The 28-page document details violent acts carried out by the Sinaloa Cartel, belying the status it likes to claim for itself as less brutal than the rival Zetas. Murders committed by the cartel are described as “[often involving] extreme violence and a public display of the victim, including mutilation and dismemberment of body parts in some ritualistic or symbolic fashion.” Two grisly murders in particular are documented, which the indictment alleges were committed at the command of Jose Antonio Torres Marrufo, who is believed to be the leader of the cartel’s operations in the Juarez Valley.

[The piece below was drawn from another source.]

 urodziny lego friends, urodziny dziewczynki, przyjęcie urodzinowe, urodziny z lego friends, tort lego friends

In September 2009, according to the document, a man was kidnapped in Horizon City, Texas in retaliation for losing over 600 pounds of marijuana in a drug bust that August. The indictment alleges that he was taken to Ciudad Juarez and killed, following interrogation by Torres. His body was found in the city on September 8, his hands “severed above the wrists and placed on his chest, to serve as a warning to those who might attempt to steal from the [c]artel.”

The indictment goes on to claim that Torres ordered a raid on a wedding in Ciudad Juarez in 2010 that involved the kidnapping, torture, and murder of three men, including the groom, who had been linked to the Juarez Cartel.

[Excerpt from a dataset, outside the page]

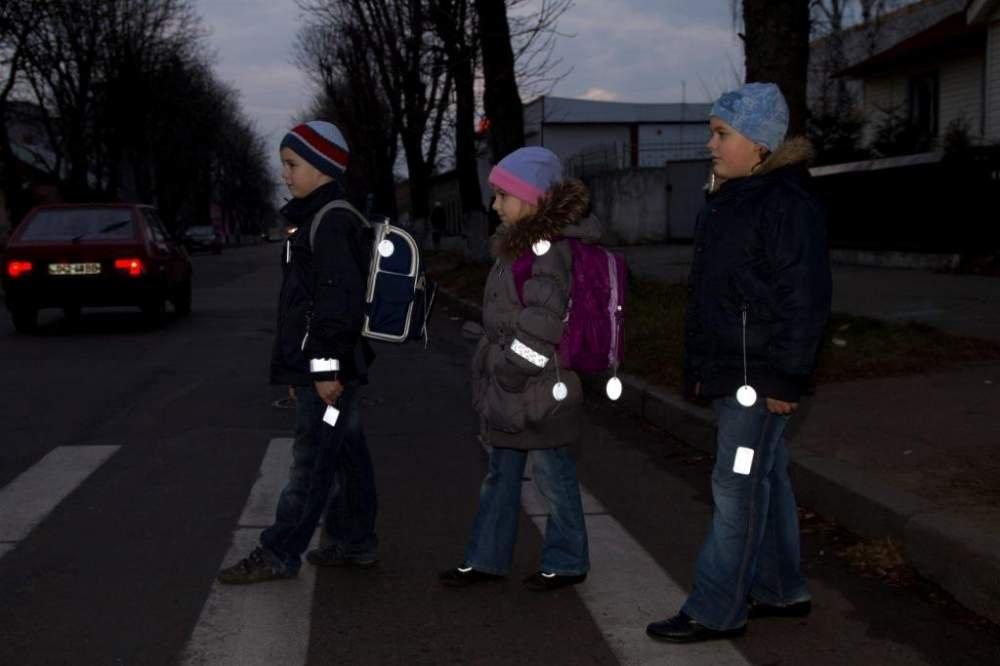 В тмное время суток пешехода проще заметить, если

According to the document, the Sinaloa Cartel uses such violence and threats of violence not only to discipline members perceived as disloyal and to punish enemies, but also to instill fear in the media, public, potential informants, and police, thus “preserving the ongoing viability” of the cartel.

None of the defendants named in the indictment have been arrested by US authorities.

Download full indictment below.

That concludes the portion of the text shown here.